▶ Available records:
* * * *
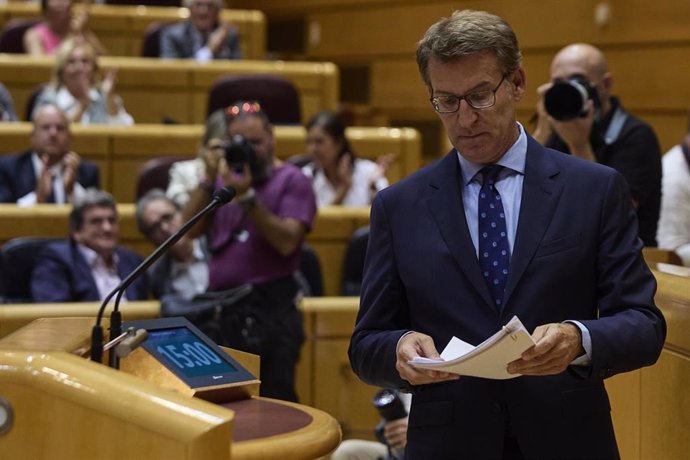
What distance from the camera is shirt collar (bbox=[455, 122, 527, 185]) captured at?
1.47 metres

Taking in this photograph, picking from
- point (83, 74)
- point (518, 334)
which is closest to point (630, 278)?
point (518, 334)

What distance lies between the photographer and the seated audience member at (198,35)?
225 inches

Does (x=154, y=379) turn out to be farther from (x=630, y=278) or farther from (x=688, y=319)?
(x=688, y=319)

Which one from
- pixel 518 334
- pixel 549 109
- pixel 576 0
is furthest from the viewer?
pixel 576 0

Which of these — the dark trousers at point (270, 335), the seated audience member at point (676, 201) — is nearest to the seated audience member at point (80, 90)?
the dark trousers at point (270, 335)

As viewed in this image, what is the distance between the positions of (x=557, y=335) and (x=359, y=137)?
11.7 ft

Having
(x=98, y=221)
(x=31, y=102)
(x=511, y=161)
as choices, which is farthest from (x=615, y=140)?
(x=31, y=102)

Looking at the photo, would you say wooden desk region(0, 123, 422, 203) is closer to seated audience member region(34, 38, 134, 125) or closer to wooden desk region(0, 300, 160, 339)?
seated audience member region(34, 38, 134, 125)

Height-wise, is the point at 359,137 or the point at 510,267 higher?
the point at 510,267

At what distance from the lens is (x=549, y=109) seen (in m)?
2.44

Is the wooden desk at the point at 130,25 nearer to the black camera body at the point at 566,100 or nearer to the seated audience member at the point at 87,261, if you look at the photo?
the seated audience member at the point at 87,261

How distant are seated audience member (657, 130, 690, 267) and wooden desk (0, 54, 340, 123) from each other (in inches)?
103

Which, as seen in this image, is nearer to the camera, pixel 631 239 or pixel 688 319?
pixel 631 239

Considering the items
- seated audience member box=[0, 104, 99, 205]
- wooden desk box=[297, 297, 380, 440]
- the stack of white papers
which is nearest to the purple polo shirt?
wooden desk box=[297, 297, 380, 440]
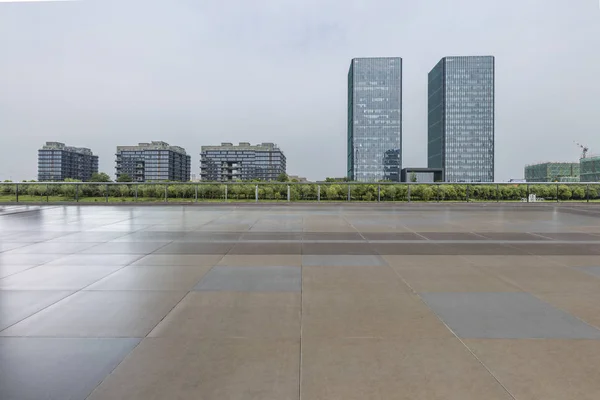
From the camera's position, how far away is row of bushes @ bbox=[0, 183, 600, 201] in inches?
915

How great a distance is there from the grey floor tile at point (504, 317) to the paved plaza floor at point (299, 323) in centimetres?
2

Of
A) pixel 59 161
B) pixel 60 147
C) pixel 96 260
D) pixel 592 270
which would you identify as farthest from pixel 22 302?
pixel 60 147

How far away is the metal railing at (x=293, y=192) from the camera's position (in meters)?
23.1

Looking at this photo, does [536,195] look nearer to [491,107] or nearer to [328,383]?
[328,383]

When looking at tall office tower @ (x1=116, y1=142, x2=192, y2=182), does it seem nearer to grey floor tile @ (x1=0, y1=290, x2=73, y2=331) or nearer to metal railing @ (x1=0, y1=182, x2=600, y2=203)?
metal railing @ (x1=0, y1=182, x2=600, y2=203)

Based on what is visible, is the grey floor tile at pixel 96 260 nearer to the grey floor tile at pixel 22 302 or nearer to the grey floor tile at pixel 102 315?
the grey floor tile at pixel 22 302

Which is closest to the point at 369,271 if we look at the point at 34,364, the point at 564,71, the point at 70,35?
the point at 34,364

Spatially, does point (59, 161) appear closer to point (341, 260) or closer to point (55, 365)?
point (341, 260)

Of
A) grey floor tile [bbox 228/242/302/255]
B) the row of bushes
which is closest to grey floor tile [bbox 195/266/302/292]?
grey floor tile [bbox 228/242/302/255]

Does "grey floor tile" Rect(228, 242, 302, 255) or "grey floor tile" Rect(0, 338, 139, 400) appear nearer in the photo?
"grey floor tile" Rect(0, 338, 139, 400)

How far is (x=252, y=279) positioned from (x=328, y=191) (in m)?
18.9

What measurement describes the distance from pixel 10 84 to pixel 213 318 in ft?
232

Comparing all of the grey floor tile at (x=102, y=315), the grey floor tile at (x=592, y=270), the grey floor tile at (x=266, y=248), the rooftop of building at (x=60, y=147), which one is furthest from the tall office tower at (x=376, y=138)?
the grey floor tile at (x=102, y=315)

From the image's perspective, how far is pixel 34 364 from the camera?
9.21 feet
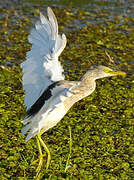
* * * *
▶ Directions: Quote all of the material above word for word, leaving out the pictures.

▶ Task response:
What distance from the camera is shirt collar (bbox=[455, 122, 527, 185]) captured at?
1.47 metres

Taking in this photograph, picking from
- point (83, 74)
- point (518, 334)
which is closest to point (630, 278)?
point (518, 334)

What distance lies between the photographer and the seated audience member at (198,35)?
225 inches

Does (x=154, y=379) turn out to be farther from (x=630, y=278) or farther from (x=688, y=319)?
(x=688, y=319)

Which one from
- pixel 518 334
- pixel 549 109
- pixel 576 0
is furthest from the viewer?
pixel 576 0

Which of these — the dark trousers at point (270, 335), the seated audience member at point (676, 201) — is nearest to the seated audience member at point (80, 90)?
the dark trousers at point (270, 335)

As viewed in this image, what is the distance between the positions of (x=557, y=335) and (x=359, y=137)?
11.7 ft

Having
(x=98, y=221)
(x=31, y=102)
(x=511, y=161)
as choices, which is farthest from (x=615, y=140)?
(x=31, y=102)

Looking at the photo, would you say wooden desk region(0, 123, 422, 203) is closer to seated audience member region(34, 38, 134, 125) or closer to wooden desk region(0, 300, 160, 339)?
seated audience member region(34, 38, 134, 125)

Height-wise, is the point at 359,137 or the point at 510,267 higher?
the point at 510,267

At what distance from the lens is (x=549, y=109) seen (in m)?
2.44

Is the wooden desk at the point at 130,25 nearer to the black camera body at the point at 566,100 or nearer to the seated audience member at the point at 87,261, if you look at the photo?
the seated audience member at the point at 87,261

How distant are seated audience member (657, 130, 690, 267) and wooden desk (0, 54, 340, 123) from each other (in inches)?
103

Which, as seen in this image, is nearer to the camera, pixel 631 239 or pixel 688 319?
pixel 631 239

Considering the items
- seated audience member box=[0, 104, 99, 205]
- wooden desk box=[297, 297, 380, 440]
- the stack of white papers
which is nearest to the purple polo shirt?
wooden desk box=[297, 297, 380, 440]
From the camera's position, how far away is row of bushes @ bbox=[0, 183, 600, 201] in inches?
915

How great a distance is there from the grey floor tile at point (504, 317) to the paved plaza floor at point (299, 323) in centimetres?
2

Of
A) pixel 59 161
B) pixel 60 147
C) pixel 96 260
D) pixel 592 270
which would you identify as farthest from pixel 22 302?
pixel 60 147

How far away is the metal railing at (x=293, y=192) from the camera's position (in meters)?
23.1

Looking at this photo, does [536,195] look nearer to [491,107] or nearer to [328,383]?
[328,383]

When looking at tall office tower @ (x1=116, y1=142, x2=192, y2=182), does it seem nearer to grey floor tile @ (x1=0, y1=290, x2=73, y2=331) or nearer to metal railing @ (x1=0, y1=182, x2=600, y2=203)?
metal railing @ (x1=0, y1=182, x2=600, y2=203)

Based on what is visible, is the grey floor tile at pixel 96 260 nearer to the grey floor tile at pixel 22 302 or nearer to the grey floor tile at pixel 102 315?
the grey floor tile at pixel 22 302

Which is closest to the point at 369,271 if we look at the point at 34,364, the point at 564,71, the point at 70,35?
the point at 34,364

Spatially, does point (59, 161) appear closer to point (341, 260) or closer to point (55, 365)?
point (341, 260)

Of
A) grey floor tile [bbox 228/242/302/255]
B) the row of bushes
which is closest to grey floor tile [bbox 195/266/302/292]?
grey floor tile [bbox 228/242/302/255]

Does "grey floor tile" Rect(228, 242, 302, 255) or "grey floor tile" Rect(0, 338, 139, 400) appear nearer in the photo?
"grey floor tile" Rect(0, 338, 139, 400)

How far is (x=252, y=279) positioned from (x=328, y=191) (in m)?
18.9

What measurement describes the distance from pixel 10 84 to pixel 213 318 in ft?
232

Comparing all of the grey floor tile at (x=102, y=315), the grey floor tile at (x=592, y=270), the grey floor tile at (x=266, y=248), the rooftop of building at (x=60, y=147), which one is furthest from the tall office tower at (x=376, y=138)?
the grey floor tile at (x=102, y=315)

From the image's perspective, how far is pixel 34 364 from the camera?
9.21 feet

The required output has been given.